Feb 29, 2024 Eine Nachricht hinterlassen

Forschungsstand von Titanlegierungen für Automobile

Derzeit ist die Kostenreduzierung die Hauptforschungsrichtung von Titanlegierungen für die Automobilindustrie. Angesichts der Merkmale der Kostenverteilung von Titanlegierungen für die Automobilindustrie konzentrieren sich die Materialforschungs- und -entwicklungsmitarbeiter hauptsächlich auf die folgenden zwei Aspekte, um das Ziel der Kostensenkung zu erreichen: die Entwicklung neuer, kostengünstiger Legierungssysteme und die Verwendung neuer Verarbeitungs- und Aufbereitungstechnik.

1. Neues kostengünstiges Titanlegierungssystem

Die Forschung und Entwicklung neuer, kostengünstiger Titanlegierungssysteme durch Arbeiter in verschiedenen Ländern konzentriert sich hauptsächlich auf die folgenden Aspekte: Legierungsdesign unter Verwendung kostengünstiger Legierungselemente und Legierungsdesign zur Verbesserung der Verarbeitungseigenschaften. Vertreter Japans und der Vereinigten Staaten sowie China haben außerdem erfolgreich zwei kostengünstige Titanlegierungen entwickelt, nämlich Ti8LC und Ti12LC. Kostengünstige Titanlegierungen für Automobile Bei der Gestaltung der Legierungszusammensetzung werden häufig billige Legierungselemente wie Fe, Cr, Si, Al usw. verwendet.

2. Neue Verarbeitungs- und Aufbereitungstechnologie

Die Verarbeitungskosten für Titanlegierungsmaterialien im Produktionsprozess machen mehr als 60 % der Gesamtkosten aus. Im Hinblick auf die Kostenreduzierung ist die Frage, wie die Verarbeitungskosten von Titanlegierungen gesenkt werden können, zu einer wichtigen Forschungsrichtung geworden. Diese Forschung gliedert sich hauptsächlich in zwei Aspekte: Zum einen geht es um die Verbesserung des traditionellen Gieß- und Schmiedeprozesses und zum anderen um den Einsatz der netznahen Pulvermetallurgietechnologie.

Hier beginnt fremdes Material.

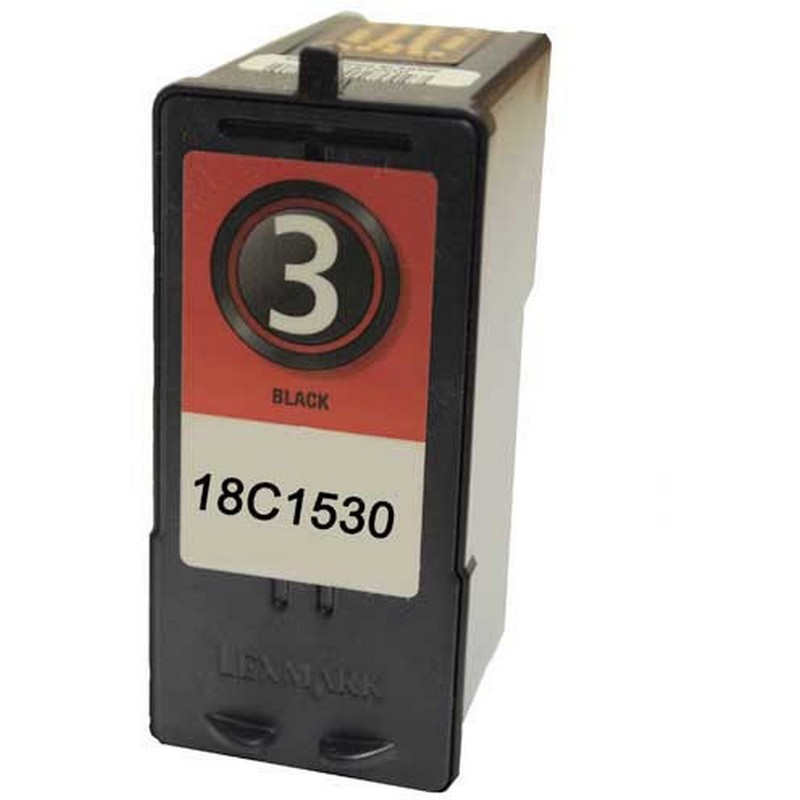 Lexmark 18C1530 Black Ink Cartridge-Lexmark #3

Bei der Entwicklung neuer Schmiedeverfahren ist das Kaltschmieden derzeit eine der vielversprechendsten Methoden zur Herstellung von Automobilteilen aus Titanlegierungen. Die Verformungsbeständigkeit der Titanlegierung bei Raumtemperatur ist gering, das Schneiden und Bearbeiten hat eine gute Form, das Material kann kalt geschmiedet werden. Derzeit hat Japan drei Arten der Kaltverformung von Titanlegierungen entwickelt. Titanlegierungen weisen auch einige Nachteile beim Kaltschmieden auf, neigen zu ungleichmäßiger Verformung und bleiben leicht in der Form stecken. Daher ist die Massenproduktion von Titanlegierungen durch Kaltschmiedetechnologie eine gute Idee. Daher bedarf die Massenproduktion von Titanlegierungsteilen durch Kaltschmiedetechnologie weiterer Erforschung und Entwicklung.

Bei der Reduzierung der Verarbeitungskosten von Titanlegierungen ist die Pulvermetallurgie eine sehr wichtige Technologie. In der pulvermetallurgischen Herstellung von Automobilteilen nimmt das traditionelle Press-Sinter-Verfahren immer noch eine dominierende Stellung ein, hauptsächlich einschließlich des Elementarpulververfahrens (BE) und des vorlegierten Pulververfahrens (PA). Derzeit wird das Elementarpulververfahren aufgrund seines einfachen Prozesses und der geringeren Kosten am häufigsten im Bereich der kostengünstigen Titanlegierungspulvermetallurgie für die Automobilindustrie eingesetzt. In den letzten Jahren sind auch andere Technologien der Pulvermetallurgie auf dem Vormarsch, darunter die Laserumformtechnik, das Metallpulverspritzgießen (MIM) und andere Technologien, die bei der Versuchsproduktion und Herstellung komplexer Automobilteile weit verbreitet sind und die Produktentwicklung erheblich verkürzen können und Produktionszyklus verbessern und die Kosten weiter senken.